AI transitions to AGI at a point that seems not easy to define. So most who say AGI mean "at a point far past the transition, where it is clearly AGI". But historically when people speak of future capabilities, those capabilities do not appear in the form and configuration expected.
As capabilities are currently being developed in exponential time, it's hard to predict future configurations clearly even a few weeks into the future.
My mom was diagnosed 3 years ago with early onset Alzheimer’s disease and had rapidly progressed.

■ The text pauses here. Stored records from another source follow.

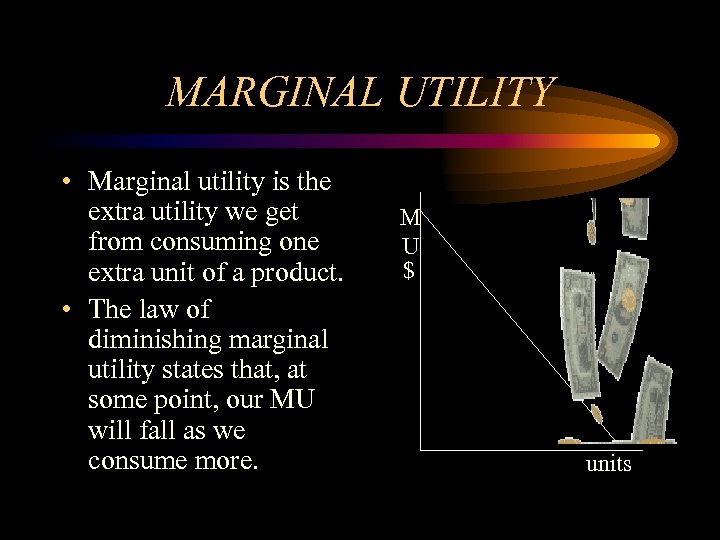 MARGINAL UTILITY

• Marginal utility is the extra utility we get from consuming one extra unit of a product.

• The law of diminishing marginal utility states that, at some point, our MU will fall as we consume more.

M
U
$

units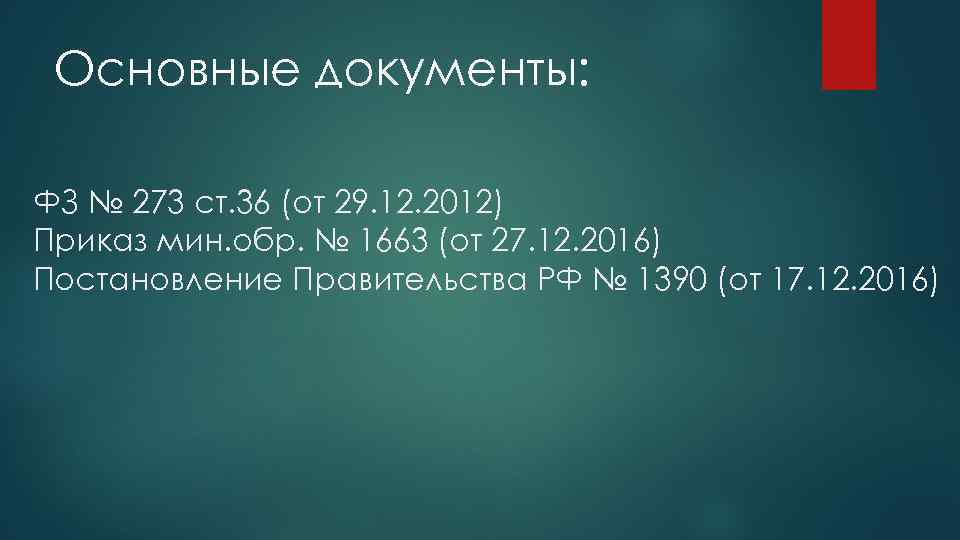 Основные документы:

ФЗ № 273 ст.36 (от 29.12.2012)
Приказ мин.обр. № 1663 (от 27.12.2016)
Постановление Правительства РФ № 1390 (от 17.12.2016)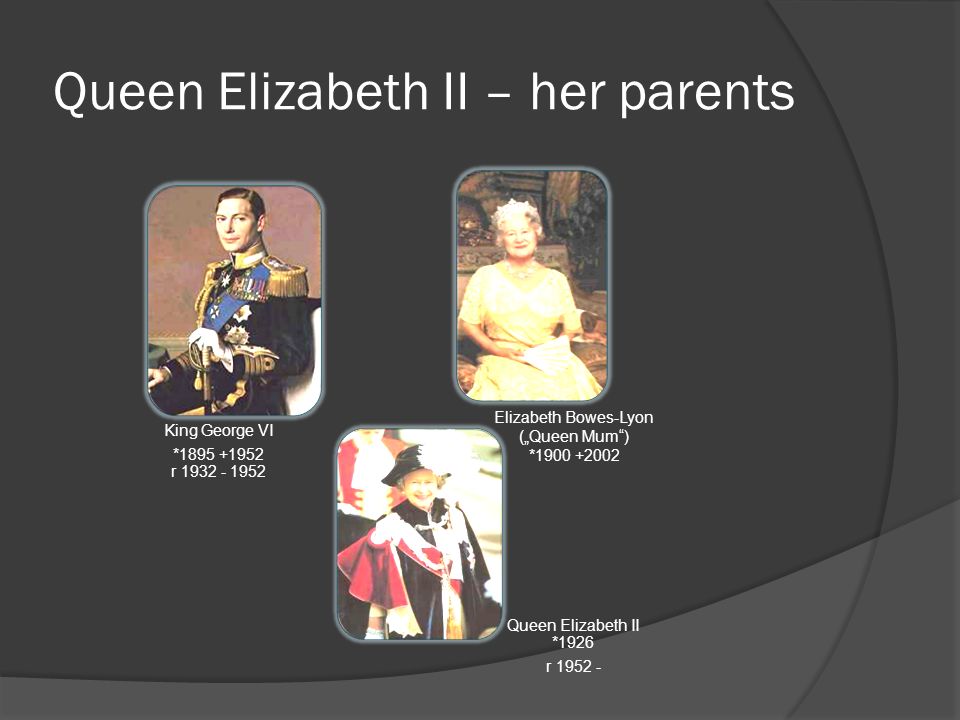 Queen Elizabeth II – her parents

King George VI
*1895 +1952
r 1932 - 1952

Elizabeth Bowes-Lyon
(„Queen Mum“)
*1900 +2002

Queen Elizabeth II
*1926
r 1952 -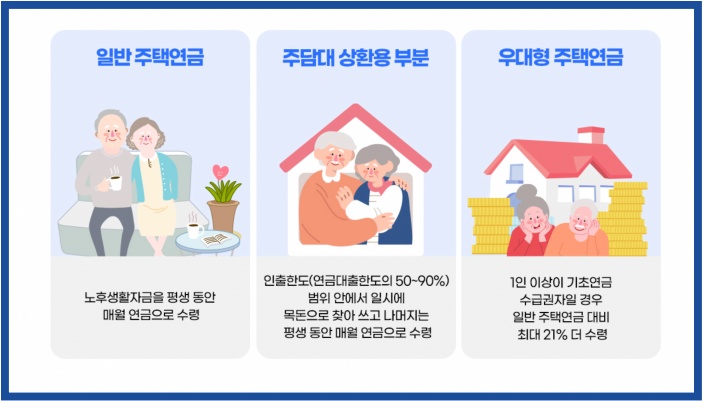 일반 주택연금

노후생활자금을 평생 동안 매월 연금으로 수령

주담대 상환용 부분

인출한도(연금대출한도의 50~90%) 범위 안에서 일시에 목돈으로 찾아 쓰고 나머지는 평생 동안 매월 연금으로 수령

우대형 주택연금

1인 이상이 기초연금 수급권자일 경우 일반 주택연금 대비 최대 21% 더 수령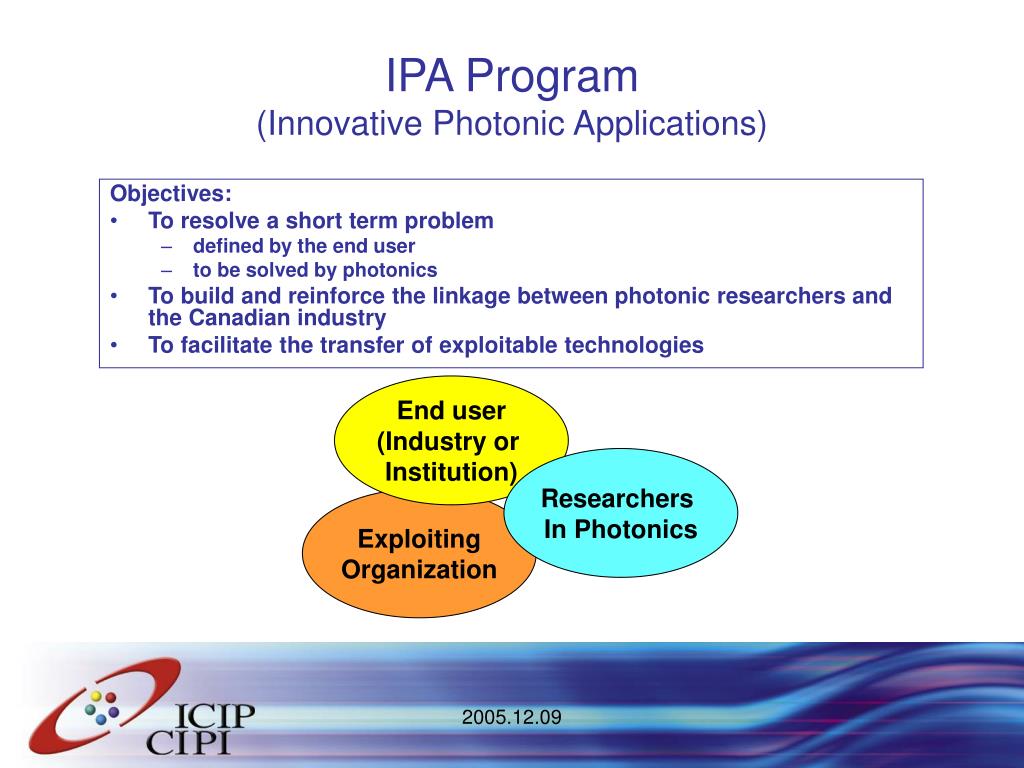 IPA Program
(Innovative Photonic Applications)

Objectives:
• To resolve a short term problem
– defined by the end user
– to be solved by photonics
• To build and reinforce the linkage between photonic researchers and the Canadian industry
• To facilitate the transfer of exploitable technologies

End user (Industry or Institution)

Researchers In Photonics

Exploiting Organization

ICIP
CIPI

2005.12.09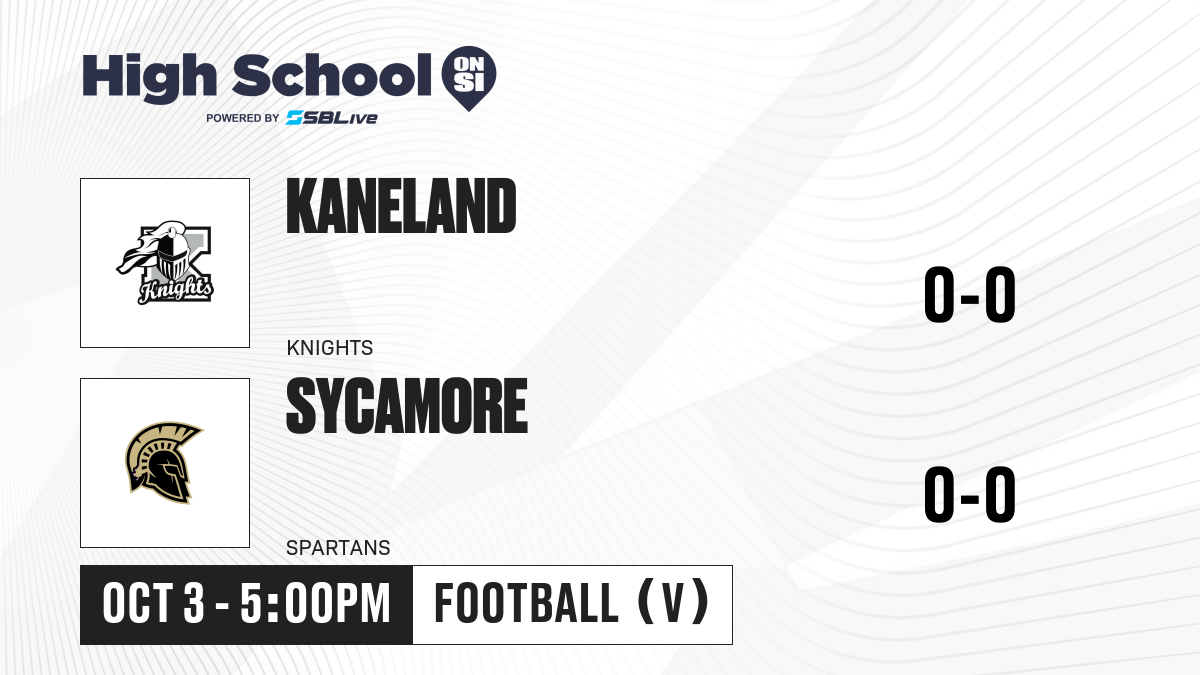 High School ON SI
POWERED BY SBLive

Knights

KANELAND

KNIGHTS

0-0

SYCAMORE

SPARTANS

0-0

OCT 3 - 5:00PM

FOOTBALL (V)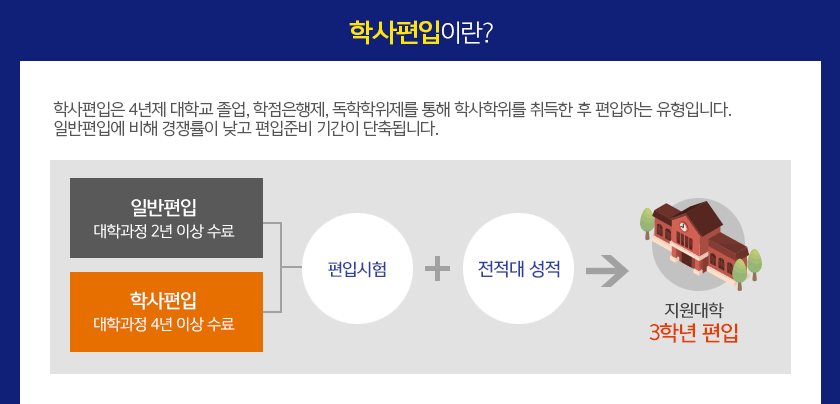 학사편입이란?

학사편입은 4년제 대학교 졸업, 학점은행제, 독학학위제를 통해 학사학위를 취득한 후 편입하는 유형입니다.
일반편입에 비해 경쟁률이 낮고 편입준비 기간이 단축됩니다.

일반편입
대학과정 2년 이상 수료

학사편입
대학과정 4년 이상 수료

편입시험

+

전적대 성적

지원대학
3학년 편입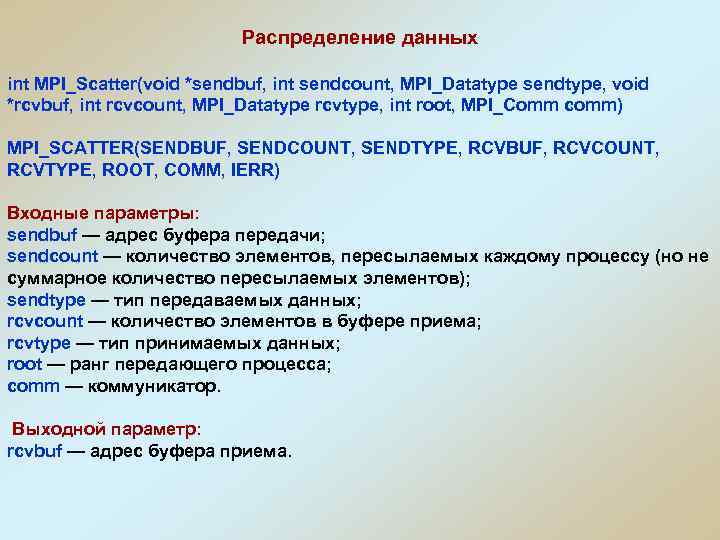 Распределение данных

int MPI_Scatter(void *sendbuf, int sendcount, MPI_Datatype sendtype, void *rcvbuf, int rcvcount, MPI_Datatype rcvtype, int root, MPI_Comm comm)

MPI_SCATTER(SENDBUF, SENDCOUNT, SENDTYPE, RCVBUF, RCVCOUNT, RCVTYPE, ROOT, COMM, IERR)

Входные параметры:
sendbuf — адрес буфера передачи;
sendcount — количество элементов, пересылаемых каждому процессу (но не суммарное количество пересылаемых элементов);
sendtype — тип передаваемых данных;
rcvcount — количество элементов в буфере приема;
rcvtype — тип принимаемых данных;
root — ранг передающего процесса;
comm — коммуникатор.

Выходной параметр:
rcvbuf — адрес буфера приема.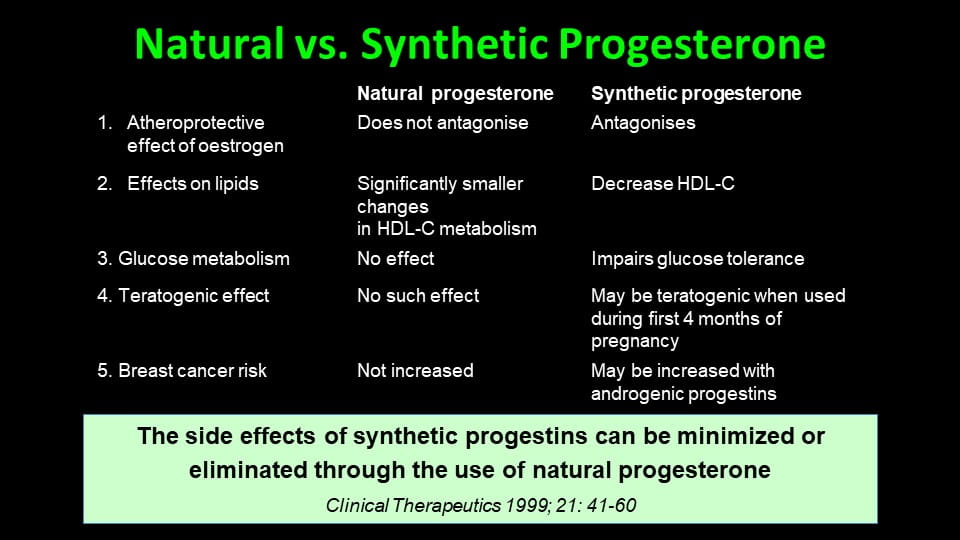 Natural vs. Synthetic Progesterone

| | Natural progesterone | Synthetic progesterone |
|---|---|---|
| 1. Atheroprotective effect of oestrogen | Does not antagonise | Antagonises |
| 2. Effects on lipids | Significantly smaller changes in HDL-C metabolism | Decrease HDL-C |
| 3. Glucose metabolism | No effect | Impairs glucose tolerance |
| 4. Teratogenic effect | No such effect | May be teratogenic when used during first 4 months of pregnancy |
| 5. Breast cancer risk | Not increased | May be increased with androgenic progestins |

The side effects of synthetic progestins can be minimized or eliminated through the use of natural progesterone

Clinical Therapeutics 1999; 21: 41-60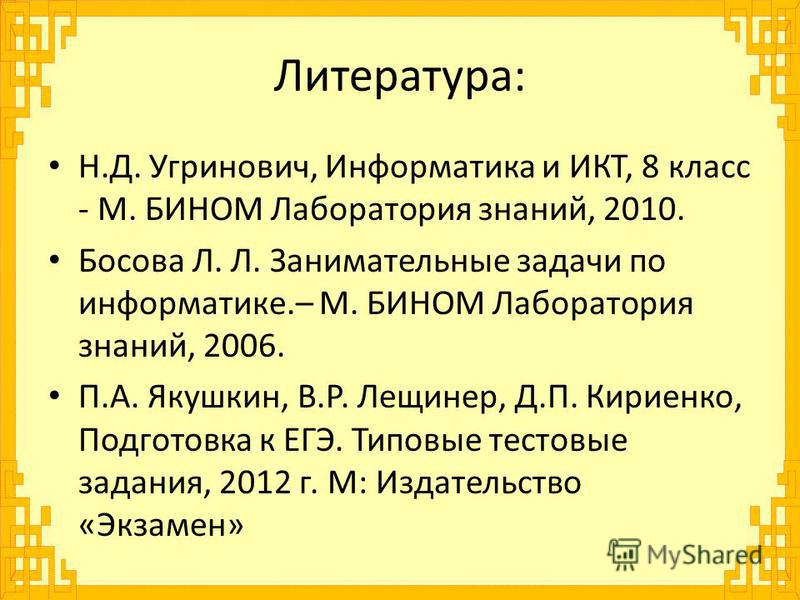 Литература:

• Н.Д. Угринович, Информатика и ИКТ, 8 класс - М. БИНОМ Лаборатория знаний, 2010.

• Босова Л. Л. Занимательные задачи по информатике.– М. БИНОМ Лаборатория знаний, 2006.

• П.А. Якушкин, В.Р. Лещинер, Д.П. Кириенко, Подготовка к ЕГЭ. Типовые тестовые задания, 2012 г. М: Издательство «Экзамен»

MyShared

One thing I’ve noticed is how much projection is involved in intelligence appraisal—it’s hard to not get worked up by someone with a dementia because in your mind it’s a version of you and your capabilities looking back at you—the actual state of the dementia brain is entirely ineffable to the perceiver.
I wonder whether a similar effect tends to occur when people appraise LLMs. LLMs can sound human enough for our automatic projection to occur, and so actually evaluating the intelligence of the machine becomes extremely non trivial because the theory of mind of the observer is projected into the LLM.
I’m largely with Yann LeCun here: I think that current LLMs are magical but their key power is extremely effective fuzzy search. They will find a pragmatic way into software, but barring more innovations will not be a revolution—though more innovations are on the horizon.
The traditional strong AI characteristics are theory of mind and consciousness, so ultimately defining those terms very narrowly and precisely is going to be important. I doubt we’ll see a clear and unambiguous leap to AGI, it will be gradual, so agreeing on terms is going to become more important. It does feel like real metacognition is a clear attribute of intelligence in my eyes.
What do you mean? It doesn't seem exponential to me, exponential would mean things happen faster and faster, but the capabilities seem to develop slower and slower.
Or do you mean a negative exponential?